Ardından, moderatörlüğünü Deniz Bakır'ın yaptığı, Ali Mendillioğlu, İslam Özkan, Metin Kayaoğlu ile Polat Alpman'ın konuşmacı olarak katıldığı "Karşılaşmalar-Yüzleşmeler" başlıklı oturuma geçildi.

'DİN SİLAHINI ONLARIN ELİNE BIRAKIRSAK YAKICI ETKİSİ OLUR'
İlk konuşmayı yapan Ali Mendillioğlu, dinin her yerde egemenliğini ilan ettğini vurguladı ve "Din emekçi sınıfları ne kadar ilgilendiriyorsa, Komünistleri de o kadar ilgilendirmeli" dedi.

İslamiyet'in Türkiye'de mutlak kalıcı etkileri olduğuna işaret eden Mendillioğlu, konuşmasında şunları belirtti: "Bu gerçeği ya egemen sınıflar ya da devrimciler sağlamıştır.

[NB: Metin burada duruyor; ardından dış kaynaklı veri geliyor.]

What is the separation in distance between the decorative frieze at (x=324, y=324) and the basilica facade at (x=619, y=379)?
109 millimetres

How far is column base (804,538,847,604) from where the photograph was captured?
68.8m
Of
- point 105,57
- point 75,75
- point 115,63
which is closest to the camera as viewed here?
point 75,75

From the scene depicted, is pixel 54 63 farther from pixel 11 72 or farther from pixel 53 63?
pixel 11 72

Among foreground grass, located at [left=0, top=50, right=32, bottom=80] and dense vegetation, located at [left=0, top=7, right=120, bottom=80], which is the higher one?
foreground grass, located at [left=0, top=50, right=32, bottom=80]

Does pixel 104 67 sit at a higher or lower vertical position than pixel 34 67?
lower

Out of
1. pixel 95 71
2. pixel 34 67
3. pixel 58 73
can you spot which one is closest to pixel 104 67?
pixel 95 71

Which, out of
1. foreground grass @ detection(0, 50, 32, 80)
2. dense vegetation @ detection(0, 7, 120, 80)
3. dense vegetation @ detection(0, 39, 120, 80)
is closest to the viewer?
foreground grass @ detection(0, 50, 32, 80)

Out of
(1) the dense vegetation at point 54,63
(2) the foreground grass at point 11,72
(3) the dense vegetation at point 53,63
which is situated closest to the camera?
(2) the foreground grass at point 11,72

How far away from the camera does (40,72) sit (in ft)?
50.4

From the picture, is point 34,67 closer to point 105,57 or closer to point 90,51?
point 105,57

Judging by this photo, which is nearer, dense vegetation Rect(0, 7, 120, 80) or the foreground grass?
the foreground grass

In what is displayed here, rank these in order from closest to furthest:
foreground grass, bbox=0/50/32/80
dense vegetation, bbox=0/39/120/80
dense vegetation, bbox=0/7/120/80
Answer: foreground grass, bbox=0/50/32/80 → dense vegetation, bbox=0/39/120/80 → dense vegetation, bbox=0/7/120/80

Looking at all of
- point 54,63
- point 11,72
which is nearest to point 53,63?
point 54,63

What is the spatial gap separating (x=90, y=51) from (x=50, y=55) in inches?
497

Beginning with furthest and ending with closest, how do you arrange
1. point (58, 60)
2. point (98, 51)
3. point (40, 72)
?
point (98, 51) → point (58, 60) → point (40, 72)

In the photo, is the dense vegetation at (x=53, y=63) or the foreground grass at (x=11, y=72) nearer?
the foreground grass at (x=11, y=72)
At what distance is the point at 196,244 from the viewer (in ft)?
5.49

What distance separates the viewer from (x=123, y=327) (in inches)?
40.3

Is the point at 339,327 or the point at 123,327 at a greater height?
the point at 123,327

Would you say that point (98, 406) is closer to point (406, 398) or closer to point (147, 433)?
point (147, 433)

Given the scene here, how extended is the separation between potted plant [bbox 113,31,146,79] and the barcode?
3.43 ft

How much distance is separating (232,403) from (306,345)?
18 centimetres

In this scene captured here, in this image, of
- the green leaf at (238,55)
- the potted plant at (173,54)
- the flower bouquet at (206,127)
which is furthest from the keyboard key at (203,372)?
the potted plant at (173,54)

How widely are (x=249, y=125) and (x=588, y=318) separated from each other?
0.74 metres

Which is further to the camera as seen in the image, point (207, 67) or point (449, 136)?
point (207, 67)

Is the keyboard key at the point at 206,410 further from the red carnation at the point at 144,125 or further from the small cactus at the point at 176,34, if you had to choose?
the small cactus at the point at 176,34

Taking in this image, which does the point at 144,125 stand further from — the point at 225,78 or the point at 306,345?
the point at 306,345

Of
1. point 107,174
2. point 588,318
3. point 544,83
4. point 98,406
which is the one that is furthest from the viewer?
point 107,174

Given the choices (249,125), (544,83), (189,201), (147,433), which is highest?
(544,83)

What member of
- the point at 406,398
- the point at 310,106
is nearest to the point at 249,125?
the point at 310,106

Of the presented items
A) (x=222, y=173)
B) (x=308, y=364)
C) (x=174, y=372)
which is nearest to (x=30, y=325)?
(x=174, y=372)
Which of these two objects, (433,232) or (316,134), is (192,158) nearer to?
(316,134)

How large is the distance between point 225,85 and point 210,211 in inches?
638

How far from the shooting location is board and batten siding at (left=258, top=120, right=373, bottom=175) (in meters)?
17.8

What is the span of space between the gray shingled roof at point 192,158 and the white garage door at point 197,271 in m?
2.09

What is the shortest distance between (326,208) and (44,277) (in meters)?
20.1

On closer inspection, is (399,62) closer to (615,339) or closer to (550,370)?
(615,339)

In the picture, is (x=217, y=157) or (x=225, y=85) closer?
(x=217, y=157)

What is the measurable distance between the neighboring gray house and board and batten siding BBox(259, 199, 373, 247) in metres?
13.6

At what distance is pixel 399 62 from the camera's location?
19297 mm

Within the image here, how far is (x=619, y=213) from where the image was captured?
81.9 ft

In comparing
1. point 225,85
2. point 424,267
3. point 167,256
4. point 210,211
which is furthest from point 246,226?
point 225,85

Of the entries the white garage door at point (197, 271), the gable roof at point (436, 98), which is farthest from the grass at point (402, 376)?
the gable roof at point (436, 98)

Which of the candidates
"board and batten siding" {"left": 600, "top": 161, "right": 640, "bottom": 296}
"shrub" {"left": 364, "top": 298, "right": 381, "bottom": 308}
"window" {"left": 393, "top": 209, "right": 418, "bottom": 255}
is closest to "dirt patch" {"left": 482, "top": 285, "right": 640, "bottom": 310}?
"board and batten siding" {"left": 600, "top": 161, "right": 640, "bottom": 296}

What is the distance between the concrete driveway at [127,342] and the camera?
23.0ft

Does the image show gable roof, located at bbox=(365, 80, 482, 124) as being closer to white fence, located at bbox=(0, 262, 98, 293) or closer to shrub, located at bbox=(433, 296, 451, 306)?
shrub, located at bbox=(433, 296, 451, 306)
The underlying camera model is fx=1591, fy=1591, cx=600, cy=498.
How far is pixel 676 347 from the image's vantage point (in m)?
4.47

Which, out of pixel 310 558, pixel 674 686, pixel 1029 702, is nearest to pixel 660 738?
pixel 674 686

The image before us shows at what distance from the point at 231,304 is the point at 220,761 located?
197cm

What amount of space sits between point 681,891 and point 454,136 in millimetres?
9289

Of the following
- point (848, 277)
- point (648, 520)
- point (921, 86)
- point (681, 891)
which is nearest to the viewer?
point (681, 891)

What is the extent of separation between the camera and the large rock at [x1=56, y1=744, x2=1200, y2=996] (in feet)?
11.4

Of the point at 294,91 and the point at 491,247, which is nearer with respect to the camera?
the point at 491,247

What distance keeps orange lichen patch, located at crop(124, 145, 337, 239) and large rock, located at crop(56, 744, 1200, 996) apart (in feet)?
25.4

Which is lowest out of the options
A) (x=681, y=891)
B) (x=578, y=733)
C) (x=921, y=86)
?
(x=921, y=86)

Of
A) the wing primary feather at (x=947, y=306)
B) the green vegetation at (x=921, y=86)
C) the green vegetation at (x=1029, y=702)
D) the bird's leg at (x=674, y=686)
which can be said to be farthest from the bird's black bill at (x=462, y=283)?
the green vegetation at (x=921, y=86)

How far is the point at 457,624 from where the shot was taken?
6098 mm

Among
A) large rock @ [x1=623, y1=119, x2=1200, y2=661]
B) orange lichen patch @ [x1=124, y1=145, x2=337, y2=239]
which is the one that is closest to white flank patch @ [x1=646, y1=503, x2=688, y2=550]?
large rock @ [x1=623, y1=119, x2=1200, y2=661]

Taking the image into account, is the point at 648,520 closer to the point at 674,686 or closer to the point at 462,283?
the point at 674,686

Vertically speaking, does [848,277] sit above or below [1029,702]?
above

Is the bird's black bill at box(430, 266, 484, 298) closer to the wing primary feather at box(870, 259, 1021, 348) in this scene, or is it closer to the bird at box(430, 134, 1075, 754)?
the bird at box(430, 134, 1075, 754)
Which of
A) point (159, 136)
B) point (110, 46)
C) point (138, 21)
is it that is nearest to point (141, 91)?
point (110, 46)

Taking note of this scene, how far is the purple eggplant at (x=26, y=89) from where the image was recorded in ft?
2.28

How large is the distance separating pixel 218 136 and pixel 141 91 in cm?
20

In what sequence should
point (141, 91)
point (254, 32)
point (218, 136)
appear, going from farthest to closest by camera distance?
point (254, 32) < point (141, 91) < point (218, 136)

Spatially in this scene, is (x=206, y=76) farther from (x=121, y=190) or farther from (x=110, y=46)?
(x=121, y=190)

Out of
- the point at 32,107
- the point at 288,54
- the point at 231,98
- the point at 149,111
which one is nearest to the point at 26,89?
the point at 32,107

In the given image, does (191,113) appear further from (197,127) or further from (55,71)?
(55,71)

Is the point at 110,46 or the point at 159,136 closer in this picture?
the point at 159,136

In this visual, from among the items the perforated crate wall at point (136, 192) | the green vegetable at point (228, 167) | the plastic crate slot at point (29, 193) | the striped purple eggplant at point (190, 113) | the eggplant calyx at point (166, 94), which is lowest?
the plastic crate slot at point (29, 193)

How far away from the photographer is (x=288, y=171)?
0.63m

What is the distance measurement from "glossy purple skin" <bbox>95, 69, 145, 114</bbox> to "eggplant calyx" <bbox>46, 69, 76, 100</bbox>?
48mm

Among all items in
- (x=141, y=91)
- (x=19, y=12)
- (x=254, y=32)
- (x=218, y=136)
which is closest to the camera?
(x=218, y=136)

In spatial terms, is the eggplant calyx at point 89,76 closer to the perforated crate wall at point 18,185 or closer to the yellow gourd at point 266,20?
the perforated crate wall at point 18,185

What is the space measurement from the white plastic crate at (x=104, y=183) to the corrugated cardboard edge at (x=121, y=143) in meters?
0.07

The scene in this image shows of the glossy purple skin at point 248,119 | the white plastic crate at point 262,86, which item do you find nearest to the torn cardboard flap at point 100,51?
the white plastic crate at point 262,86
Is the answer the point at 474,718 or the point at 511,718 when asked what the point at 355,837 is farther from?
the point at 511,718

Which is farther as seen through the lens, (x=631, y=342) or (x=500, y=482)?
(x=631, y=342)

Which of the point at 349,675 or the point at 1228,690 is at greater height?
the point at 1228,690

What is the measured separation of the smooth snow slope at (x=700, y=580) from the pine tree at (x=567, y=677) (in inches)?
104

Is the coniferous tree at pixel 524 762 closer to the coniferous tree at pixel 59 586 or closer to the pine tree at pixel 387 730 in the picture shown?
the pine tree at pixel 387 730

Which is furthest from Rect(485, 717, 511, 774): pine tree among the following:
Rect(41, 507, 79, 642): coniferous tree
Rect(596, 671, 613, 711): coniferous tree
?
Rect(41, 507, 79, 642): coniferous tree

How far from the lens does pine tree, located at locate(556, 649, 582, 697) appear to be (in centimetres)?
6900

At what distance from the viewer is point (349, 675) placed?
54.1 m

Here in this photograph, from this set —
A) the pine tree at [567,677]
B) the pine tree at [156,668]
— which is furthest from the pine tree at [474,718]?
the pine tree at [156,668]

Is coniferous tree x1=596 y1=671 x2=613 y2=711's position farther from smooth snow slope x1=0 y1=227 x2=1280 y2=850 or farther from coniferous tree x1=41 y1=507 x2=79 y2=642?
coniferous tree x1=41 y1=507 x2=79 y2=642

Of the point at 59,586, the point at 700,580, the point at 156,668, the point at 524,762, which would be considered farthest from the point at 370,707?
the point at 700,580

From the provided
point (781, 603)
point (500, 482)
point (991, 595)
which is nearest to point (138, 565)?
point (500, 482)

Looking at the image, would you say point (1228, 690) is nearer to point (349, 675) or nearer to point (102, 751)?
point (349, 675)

Egemenler siyasal İslam'ın toplumu kapsayan ve kucaklayan bir paradigmaya dönüştürmesini sağlarken devrimcilerde yok saydığı için Sünni İslam her türlü gerici odağın haline gelmiştir. İslam'ın sol ile de sağ ile de uyuşan ilkeleri vardır bu onu ne tamamen solcu ne de sağcı yapar. En devrimci kitlelerin en gerici siyasal eğilime angaje olmuştur. Ve buralarda din önemli bir faktör haline geliyor. Böylesi dönemlerde din silahını onların eline bırakırsak yakıcı etkisi çok daha fazla olur."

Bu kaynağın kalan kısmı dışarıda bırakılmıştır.